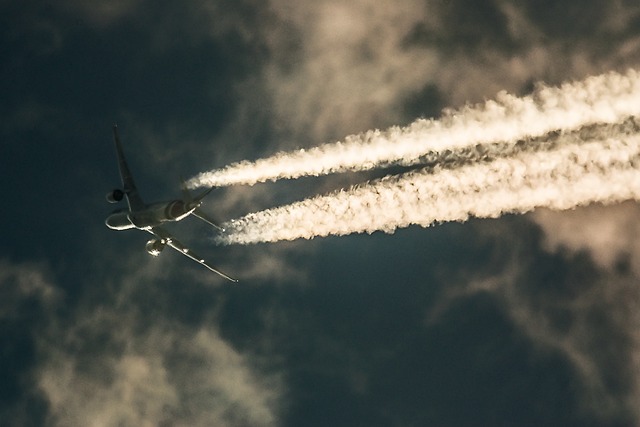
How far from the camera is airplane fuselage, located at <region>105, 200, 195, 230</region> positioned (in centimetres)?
3772

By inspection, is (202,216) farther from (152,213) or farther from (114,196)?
(114,196)

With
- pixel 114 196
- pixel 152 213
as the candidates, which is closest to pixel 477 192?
pixel 152 213

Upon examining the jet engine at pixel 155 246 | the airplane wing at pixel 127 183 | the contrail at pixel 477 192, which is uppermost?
the airplane wing at pixel 127 183

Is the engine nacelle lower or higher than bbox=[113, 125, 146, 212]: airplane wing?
lower

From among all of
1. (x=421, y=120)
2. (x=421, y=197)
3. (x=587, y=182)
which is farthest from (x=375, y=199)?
(x=587, y=182)

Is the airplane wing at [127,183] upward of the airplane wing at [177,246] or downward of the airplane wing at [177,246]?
upward

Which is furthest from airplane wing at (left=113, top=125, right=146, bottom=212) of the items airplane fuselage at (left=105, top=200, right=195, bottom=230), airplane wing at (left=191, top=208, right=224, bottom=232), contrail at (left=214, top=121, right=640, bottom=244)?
contrail at (left=214, top=121, right=640, bottom=244)

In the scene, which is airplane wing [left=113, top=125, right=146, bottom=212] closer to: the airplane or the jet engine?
the airplane

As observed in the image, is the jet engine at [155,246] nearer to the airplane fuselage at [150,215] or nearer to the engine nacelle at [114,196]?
the airplane fuselage at [150,215]

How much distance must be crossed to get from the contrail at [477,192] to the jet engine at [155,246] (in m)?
8.71

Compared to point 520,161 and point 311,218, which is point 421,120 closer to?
point 520,161

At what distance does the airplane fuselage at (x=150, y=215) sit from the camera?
37.7m

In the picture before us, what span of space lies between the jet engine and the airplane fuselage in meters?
1.66

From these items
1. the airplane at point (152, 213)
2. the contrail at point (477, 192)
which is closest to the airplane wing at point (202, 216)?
the airplane at point (152, 213)
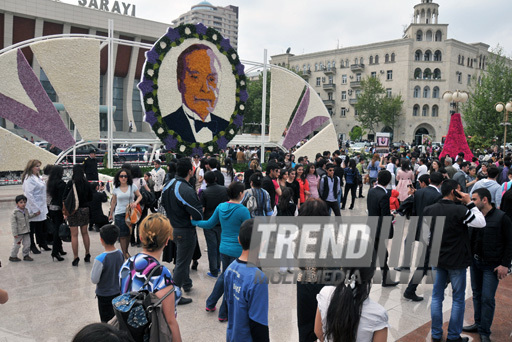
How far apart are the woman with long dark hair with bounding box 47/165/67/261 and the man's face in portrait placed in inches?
313

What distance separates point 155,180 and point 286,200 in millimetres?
4495

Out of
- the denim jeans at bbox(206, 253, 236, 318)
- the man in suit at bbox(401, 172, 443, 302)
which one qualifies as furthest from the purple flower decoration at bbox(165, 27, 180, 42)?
the denim jeans at bbox(206, 253, 236, 318)

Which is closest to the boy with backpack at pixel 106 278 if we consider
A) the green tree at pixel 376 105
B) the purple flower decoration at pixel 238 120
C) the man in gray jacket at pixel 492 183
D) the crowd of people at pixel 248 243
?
the crowd of people at pixel 248 243

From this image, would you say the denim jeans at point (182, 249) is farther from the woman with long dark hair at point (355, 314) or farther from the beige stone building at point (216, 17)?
the beige stone building at point (216, 17)

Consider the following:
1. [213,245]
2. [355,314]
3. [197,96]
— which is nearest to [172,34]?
[197,96]

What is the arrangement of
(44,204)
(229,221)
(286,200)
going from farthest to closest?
(44,204) → (286,200) → (229,221)

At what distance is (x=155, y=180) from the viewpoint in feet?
31.2

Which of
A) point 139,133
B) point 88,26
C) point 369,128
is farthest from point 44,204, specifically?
point 369,128

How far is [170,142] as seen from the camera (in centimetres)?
1441

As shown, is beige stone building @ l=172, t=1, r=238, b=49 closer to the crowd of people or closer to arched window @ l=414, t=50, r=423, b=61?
arched window @ l=414, t=50, r=423, b=61

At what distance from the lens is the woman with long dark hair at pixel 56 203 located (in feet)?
22.8

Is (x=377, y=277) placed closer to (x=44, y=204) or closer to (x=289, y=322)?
(x=289, y=322)

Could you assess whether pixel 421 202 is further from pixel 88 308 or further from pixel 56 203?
pixel 56 203

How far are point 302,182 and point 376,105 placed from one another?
43163mm
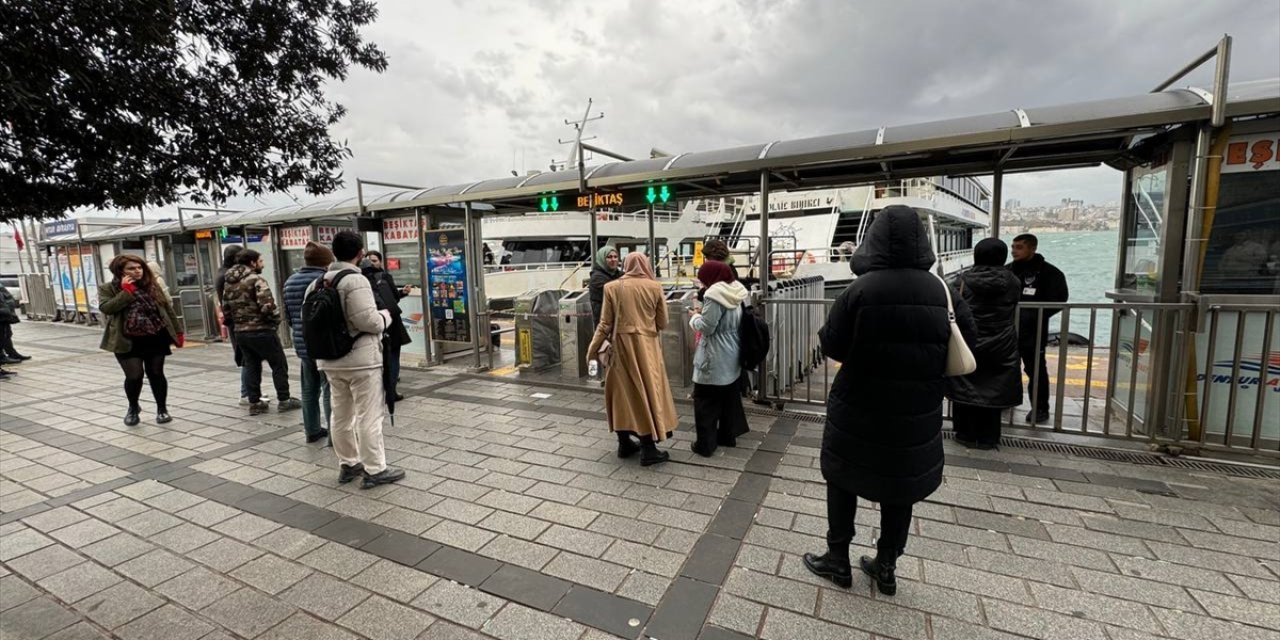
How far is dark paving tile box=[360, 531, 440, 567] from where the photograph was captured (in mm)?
2916

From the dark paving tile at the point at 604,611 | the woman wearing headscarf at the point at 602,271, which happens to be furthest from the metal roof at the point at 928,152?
the dark paving tile at the point at 604,611

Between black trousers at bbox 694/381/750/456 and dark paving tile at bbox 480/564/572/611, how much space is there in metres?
1.83

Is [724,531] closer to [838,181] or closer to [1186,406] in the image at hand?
[1186,406]

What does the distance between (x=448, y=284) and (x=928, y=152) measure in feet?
20.5

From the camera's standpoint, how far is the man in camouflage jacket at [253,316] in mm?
5449

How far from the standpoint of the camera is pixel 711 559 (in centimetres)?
284

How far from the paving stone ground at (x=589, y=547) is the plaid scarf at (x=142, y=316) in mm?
1085

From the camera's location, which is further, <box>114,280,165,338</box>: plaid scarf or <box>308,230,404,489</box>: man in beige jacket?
<box>114,280,165,338</box>: plaid scarf

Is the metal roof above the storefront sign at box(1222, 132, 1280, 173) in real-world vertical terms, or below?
above

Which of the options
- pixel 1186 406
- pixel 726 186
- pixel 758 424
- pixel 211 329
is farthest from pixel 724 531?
pixel 211 329

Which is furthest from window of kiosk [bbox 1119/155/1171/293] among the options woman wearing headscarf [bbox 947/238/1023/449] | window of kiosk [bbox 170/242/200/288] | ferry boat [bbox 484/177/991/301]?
window of kiosk [bbox 170/242/200/288]

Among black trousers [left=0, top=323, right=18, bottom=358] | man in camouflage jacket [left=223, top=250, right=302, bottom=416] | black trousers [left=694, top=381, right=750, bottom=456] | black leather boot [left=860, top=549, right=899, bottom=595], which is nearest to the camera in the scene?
black leather boot [left=860, top=549, right=899, bottom=595]

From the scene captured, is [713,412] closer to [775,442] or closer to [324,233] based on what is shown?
[775,442]

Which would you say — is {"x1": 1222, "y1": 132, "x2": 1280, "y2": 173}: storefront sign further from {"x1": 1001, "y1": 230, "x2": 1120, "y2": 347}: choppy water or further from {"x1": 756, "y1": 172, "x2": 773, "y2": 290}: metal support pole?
{"x1": 756, "y1": 172, "x2": 773, "y2": 290}: metal support pole
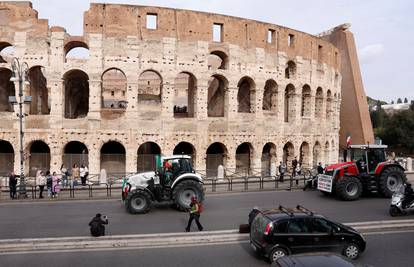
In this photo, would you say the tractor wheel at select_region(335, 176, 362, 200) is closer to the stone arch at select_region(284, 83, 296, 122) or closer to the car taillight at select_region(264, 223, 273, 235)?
the car taillight at select_region(264, 223, 273, 235)

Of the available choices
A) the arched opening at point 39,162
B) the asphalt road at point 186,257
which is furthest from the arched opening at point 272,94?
the asphalt road at point 186,257

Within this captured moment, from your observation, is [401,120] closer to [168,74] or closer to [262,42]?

**Task details:**
Reproduce the material word for word, minus the images.

**Expected output:**
How far from the camera is airplane fuselage, located at <region>105, 200, 195, 230</region> positioned (in centimetres)?
3772

By inspection, is (202,216) farther from (152,213) or farther from (114,196)?
(114,196)

With
- pixel 114 196
- pixel 152 213
as the candidates, which is closest to pixel 477 192?
pixel 152 213

Upon examining the jet engine at pixel 155 246 | the airplane wing at pixel 127 183 | the contrail at pixel 477 192, which is uppermost?
the airplane wing at pixel 127 183

Is the engine nacelle lower or higher than bbox=[113, 125, 146, 212]: airplane wing?
lower

From among all of
1. (x=421, y=120)
2. (x=421, y=197)
3. (x=587, y=182)
which is farthest from (x=375, y=199)?
(x=587, y=182)

Is the airplane wing at [127,183] upward of the airplane wing at [177,246] or downward of the airplane wing at [177,246]?
upward

Which is furthest from airplane wing at (left=113, top=125, right=146, bottom=212) of the items airplane fuselage at (left=105, top=200, right=195, bottom=230), airplane wing at (left=191, top=208, right=224, bottom=232), contrail at (left=214, top=121, right=640, bottom=244)?
contrail at (left=214, top=121, right=640, bottom=244)

In the scene, which is airplane wing [left=113, top=125, right=146, bottom=212] closer to: the airplane or the jet engine?
the airplane

As observed in the image, is the jet engine at [155,246] nearer to the airplane fuselage at [150,215] or nearer to the engine nacelle at [114,196]?
the airplane fuselage at [150,215]

How much distance must be crossed to get from the contrail at [477,192] to the jet engine at [155,246] (in m)?
8.71

Compared to point 520,161 and point 311,218, which is point 421,120 closer to?
point 520,161

At what distance does the airplane fuselage at (x=150, y=215) sit from the camera?
37.7m

In the picture before us, what span of space lies between the jet engine and the airplane fuselage in meters?
1.66

From these items
1. the airplane at point (152, 213)
2. the contrail at point (477, 192)
which is closest to the airplane wing at point (202, 216)?
the airplane at point (152, 213)
How far apart are the woman with long dark hair with bounding box 47/165/67/261 and the man's face in portrait placed in inches?
313

What distance separates point 155,180 and point 286,200 in millimetres?
4495

Out of
- the denim jeans at bbox(206, 253, 236, 318)
- the man in suit at bbox(401, 172, 443, 302)
which one qualifies as furthest from the purple flower decoration at bbox(165, 27, 180, 42)?
the denim jeans at bbox(206, 253, 236, 318)

Which is closest to the boy with backpack at pixel 106 278 if we consider
A) the green tree at pixel 376 105
B) the purple flower decoration at pixel 238 120
C) the man in gray jacket at pixel 492 183
D) the crowd of people at pixel 248 243
?
the crowd of people at pixel 248 243

From this image, would you say the denim jeans at point (182, 249) is farther from the woman with long dark hair at point (355, 314) or farther from the beige stone building at point (216, 17)?
the beige stone building at point (216, 17)

Consider the following:
1. [213,245]
2. [355,314]
3. [197,96]
— which is nearest to [172,34]?
[197,96]

What is the arrangement of
(44,204)
(229,221)
(286,200)
going from farthest to closest?
(44,204) → (286,200) → (229,221)

At what distance is (x=155, y=180) from the viewpoint in feet?
31.2

Which of
A) point 139,133
B) point 88,26
C) point 369,128
is farthest from point 44,204, specifically?
point 369,128

How far is [170,142] as seen from the camera (in centimetres)?
1441

As shown, is beige stone building @ l=172, t=1, r=238, b=49 closer to the crowd of people or closer to arched window @ l=414, t=50, r=423, b=61?
arched window @ l=414, t=50, r=423, b=61

At what distance from the lens is the woman with long dark hair at pixel 56 203 located (in feet)?
22.8

Is (x=377, y=277) placed closer to (x=44, y=204) or closer to (x=289, y=322)?
(x=289, y=322)

Could you assess whether pixel 421 202 is further from pixel 88 308 or further from pixel 56 203?
pixel 56 203

How far are point 302,182 and point 376,105 placed from one another?
43163mm
How far is dark paving tile box=[360, 531, 440, 567] from where the photograph was captured (in mm)?
2916

From the dark paving tile at the point at 604,611 | the woman wearing headscarf at the point at 602,271, which happens to be furthest from the metal roof at the point at 928,152?
the dark paving tile at the point at 604,611

Between black trousers at bbox 694/381/750/456 and dark paving tile at bbox 480/564/572/611, how much space is there in metres?
1.83

Is [724,531] closer to [838,181] or closer to [1186,406] in the image at hand?
[1186,406]

What does the distance between (x=448, y=284) and (x=928, y=152) measure in feet?
20.5

From the camera's standpoint, how far is the man in camouflage jacket at [253,316] in mm?
5449

How far from the standpoint of the camera is pixel 711 559 (in centimetres)?
284

How far from the paving stone ground at (x=589, y=547) is the plaid scarf at (x=142, y=316) in mm?
1085

From the camera's location, which is further, <box>114,280,165,338</box>: plaid scarf or <box>308,230,404,489</box>: man in beige jacket?
<box>114,280,165,338</box>: plaid scarf

Is the metal roof above the storefront sign at box(1222, 132, 1280, 173) in real-world vertical terms, or below?
above

Which of the options
- pixel 1186 406
- pixel 726 186
- pixel 758 424
- pixel 211 329
is farthest from pixel 724 531?
pixel 211 329

Which is furthest from window of kiosk [bbox 1119/155/1171/293] among the options woman wearing headscarf [bbox 947/238/1023/449] | window of kiosk [bbox 170/242/200/288] | ferry boat [bbox 484/177/991/301]?
window of kiosk [bbox 170/242/200/288]

Among black trousers [left=0, top=323, right=18, bottom=358] | man in camouflage jacket [left=223, top=250, right=302, bottom=416] | black trousers [left=694, top=381, right=750, bottom=456] | black leather boot [left=860, top=549, right=899, bottom=595], which is nearest to the camera in the scene?
black leather boot [left=860, top=549, right=899, bottom=595]

From the scene captured, is [713,412] closer to [775,442] or closer to [324,233] based on what is shown?
[775,442]

Which would you say — is {"x1": 1222, "y1": 132, "x2": 1280, "y2": 173}: storefront sign further from {"x1": 1001, "y1": 230, "x2": 1120, "y2": 347}: choppy water or further from {"x1": 756, "y1": 172, "x2": 773, "y2": 290}: metal support pole?
{"x1": 756, "y1": 172, "x2": 773, "y2": 290}: metal support pole
In this photo, would you say the tractor wheel at select_region(335, 176, 362, 200) is closer to the stone arch at select_region(284, 83, 296, 122) or closer to the car taillight at select_region(264, 223, 273, 235)?
the car taillight at select_region(264, 223, 273, 235)

Of the available choices
A) the arched opening at point 39,162
B) the asphalt road at point 186,257
which is furthest from the arched opening at point 272,94?
the asphalt road at point 186,257

Within this captured moment, from your observation, is [401,120] closer to [168,74] or closer to [262,42]?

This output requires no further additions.